(Questions on scene geometry)
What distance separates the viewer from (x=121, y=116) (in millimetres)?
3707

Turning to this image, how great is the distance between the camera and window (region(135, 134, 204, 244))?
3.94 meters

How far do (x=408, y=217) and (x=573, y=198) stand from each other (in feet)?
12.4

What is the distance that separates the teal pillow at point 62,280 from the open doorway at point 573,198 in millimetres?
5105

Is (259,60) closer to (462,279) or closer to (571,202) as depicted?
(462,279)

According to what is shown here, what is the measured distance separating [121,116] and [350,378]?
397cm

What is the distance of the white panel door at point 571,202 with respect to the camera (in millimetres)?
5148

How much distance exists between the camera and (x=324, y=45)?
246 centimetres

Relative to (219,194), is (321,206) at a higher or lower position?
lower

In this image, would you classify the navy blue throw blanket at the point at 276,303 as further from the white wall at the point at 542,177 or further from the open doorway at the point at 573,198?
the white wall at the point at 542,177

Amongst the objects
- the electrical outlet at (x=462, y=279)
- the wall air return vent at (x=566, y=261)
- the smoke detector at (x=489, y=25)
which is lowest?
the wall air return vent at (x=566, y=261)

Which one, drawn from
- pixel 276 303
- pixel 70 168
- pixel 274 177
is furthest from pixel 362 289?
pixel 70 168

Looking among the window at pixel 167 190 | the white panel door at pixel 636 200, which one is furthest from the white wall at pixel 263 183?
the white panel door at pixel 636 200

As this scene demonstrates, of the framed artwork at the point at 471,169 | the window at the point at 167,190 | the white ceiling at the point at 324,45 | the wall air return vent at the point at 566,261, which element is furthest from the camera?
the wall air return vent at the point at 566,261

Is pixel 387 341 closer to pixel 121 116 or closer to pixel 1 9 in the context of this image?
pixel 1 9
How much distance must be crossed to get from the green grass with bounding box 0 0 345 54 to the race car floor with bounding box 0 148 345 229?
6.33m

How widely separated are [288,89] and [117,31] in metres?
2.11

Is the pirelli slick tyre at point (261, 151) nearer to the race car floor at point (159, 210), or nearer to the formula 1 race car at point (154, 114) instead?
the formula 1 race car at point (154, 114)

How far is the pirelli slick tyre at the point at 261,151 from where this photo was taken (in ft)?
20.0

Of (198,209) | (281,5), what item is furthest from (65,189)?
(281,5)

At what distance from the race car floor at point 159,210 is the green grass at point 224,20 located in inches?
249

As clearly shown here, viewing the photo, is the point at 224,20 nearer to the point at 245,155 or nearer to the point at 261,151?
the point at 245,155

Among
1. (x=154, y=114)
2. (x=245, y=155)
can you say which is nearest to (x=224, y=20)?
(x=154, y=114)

■ Exercise objective: Copy out all of the entries above, switching "closer to" to "nearer to" everywhere it occurs and keeping everything else unchanged.

■ The completed task:
What distance separates the viewer from (x=121, y=116) (in millimetres)?
3707

Turning to this image, how great is the distance between the camera and window (region(135, 134, 204, 244))?
3.94 meters

How far do (x=408, y=217) and (x=573, y=198) stand from each other (in feet)?
12.4

What is the distance that separates the teal pillow at point 62,280 from the open doorway at point 573,198 in millimetres?
5105

Is (259,60) nearer to (462,279) or nearer to (571,202) as depicted?
(462,279)

According to what is shown here, what is the measured distance separating [121,116] and [350,378]?
397cm

What is the distance of the white panel door at point 571,202 with respect to the camera (in millimetres)?
5148

How much distance exists between the camera and (x=324, y=45)?
246 centimetres

Relative to (219,194), is (321,206) at a higher or lower position?
lower

In this image, would you classify the navy blue throw blanket at the point at 276,303 as further from the white wall at the point at 542,177 or further from the open doorway at the point at 573,198?
the white wall at the point at 542,177

Amongst the objects
- the electrical outlet at (x=462, y=279)
- the wall air return vent at (x=566, y=261)
- the smoke detector at (x=489, y=25)
which is lowest?
the wall air return vent at (x=566, y=261)

Which one, drawn from
- pixel 276 303
- pixel 70 168
- pixel 274 177
is furthest from pixel 362 289?
pixel 70 168

Looking among the window at pixel 167 190 | the white panel door at pixel 636 200, which one is furthest from the white wall at pixel 263 183?
the white panel door at pixel 636 200

As this scene demonstrates, of the framed artwork at the point at 471,169 | the window at the point at 167,190 | the white ceiling at the point at 324,45 | the wall air return vent at the point at 566,261, which element is furthest from the camera?
the wall air return vent at the point at 566,261

Is pixel 387 341 nearer to pixel 121 116 or nearer to pixel 1 9 in the context of this image?
pixel 1 9
How much distance must be crossed to get from the green grass with bounding box 0 0 345 54 to the race car floor with bounding box 0 148 345 229?
6.33m

How widely separated are [288,89] and [117,31] in metres?
2.11

Is the pirelli slick tyre at point (261, 151) nearer to the race car floor at point (159, 210), or nearer to the formula 1 race car at point (154, 114) instead?
the formula 1 race car at point (154, 114)

How far is the pirelli slick tyre at the point at 261,151 from where this photo was taken (in ft)?
20.0

Of (198,209) | (281,5), what item is furthest from (65,189)?
(281,5)

At what distance from the race car floor at point 159,210 is the green grass at point 224,20 located in inches?
249

As clearly shown here, viewing the photo, is the point at 224,20 nearer to the point at 245,155 or nearer to the point at 261,151?
the point at 245,155

Among
1. (x=154, y=114)
2. (x=245, y=155)
can you say which is nearest to (x=224, y=20)?
(x=154, y=114)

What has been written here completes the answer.